Structurally, their individual parts resemble each other: all
instruments play (rather) long sounds, each one followed by a pause.
55 similar events plus two drummers drumming
(1999) consists of two layers of events. On the one hand, seven
instruments are organized ‘isophonically’ and with regular
durations. Their sounds, each comprising the same six pitches
throughout the piece, start and end together. Each sound lasts about
eight seconds and is followed by a pause of about four seconds. Each of
these sounding events is differently orchestrated, the pitches being
randomly assigned to the instruments. In each sound all the pitches are
present, some of them occurring more than once. Traditional conceptions
of musical composition focussing on pitch, would consider this to be 55
identical sounds. But in fact, because of their fundamental differences
in terms of colour, of pitch weight within each sound, and of spatial
location, they are not identical at all. Similarity produces difference.
Parallel to and structurally independent from this, two percussionists play passages from two drummers drumming (1998). They have their own tempo. Two event levels coincide; relations are constructed.
In the other two pieces on this CD, duration is organized in a
fundamentally different way. Here, the durations of the sounds and the
pauses are determined both by the activity and the physical
constitution of the player and by the physical nature of the
instrument, not by abstract periodical constructions.
In aus atem (1994), for
example, the player uses parts of his (individual) breath capacity as a
measure for the duration of each tone, while in ab tasten
(1995) the lengths of the tones depend on the different decay rate of
the unmuted piano strings. At least one string is allowed to resonate
until the sound dies away. The other strings are muted using the
mechanics of the piano, for which highly detailed instructions for
finger activity and pedalling are given. The length of the pauses is
based on the duration of the tone preceding a pause. Both pieces belong
to a series of solo pieces which can be combined with one another.
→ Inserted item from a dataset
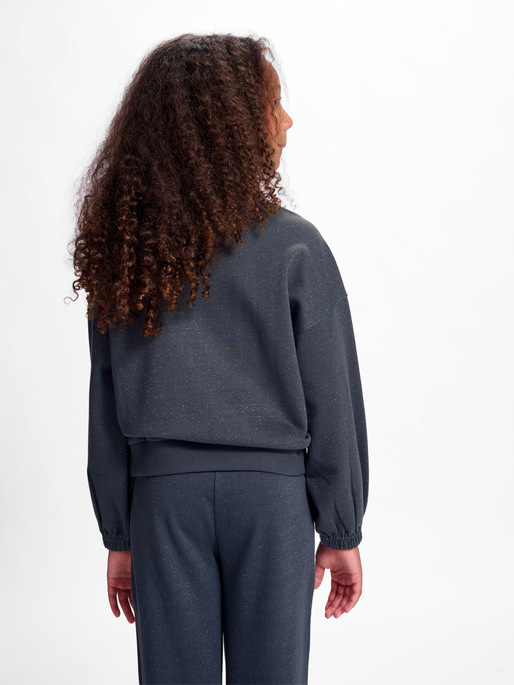 hmlGIZELA SWEATSHIRT, OMBRE BLUE, model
Each
of these pieces contains 121 sounds (ab tasten has 66 sounds), which may be played in any order without repetition. On this record events # 5 (3 bass clarinets, 2 pianos) is realized as a montage of recordings published earlier (EWR 9608 and EWR 0105).
It is possible to understand the sound/pause sequences in this music as
the extreme augmentation of a musical line. Seen this way, events # 5 (3 bass clarinets, 2 pianos) is based on a linear and, consequently, polyphonic conception, freed from any harmonic intention.
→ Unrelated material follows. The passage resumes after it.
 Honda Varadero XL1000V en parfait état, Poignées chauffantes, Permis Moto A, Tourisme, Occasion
A series of self-sufficient actions or activities of a player creates a
chain of events, independent of the other parts. These then encounter
each other randomly and, in apparent simultaneity, merge into a single
complex sound. Not remaining the same, they develop a new and
unexpected coherence and may be reinterpreted as one singular event.
Bunkermusik (2003)
was written on invitation of Munich based artist Christoph Nicolaus for
a series of performances in a World War II bunker, where its first
performance and the recording session took place. The tones a-d-g#,
played throughout by flute, clarinet and trombone, are microtonally
varied. The piece has 18 sections of ten minutes each. In each of the
sections the sound is played in a different octave position an width
but in the same order. Each note lasts one full breath, and the
subsequent pause allows the performer to relax. In organic microtonal polyphonia
(2003/2005), the compositional principles of the other pieces on this
CD are combined: it is intentional with respect to the sound; on the
other hand it is non-intentional with respect to the microtonal linear
variations of the three instrumental parts.
In the course of the piece, sections from Bunkermusik, here reduced to
only five minutes, are superimposed to form two, three or five layer
structures successively: so, in the last quarter of the piece, we can
hear up to fifteen parts simultaneously. The steady fluctuation of the
‘asymmetric polyphony’ causes a ongoing aperiodical
oscillation between consonance and dissonance, between
‘tension’ and ‘relaxation’ – a distant
echo of an old harmonic principle in a non-intentional context.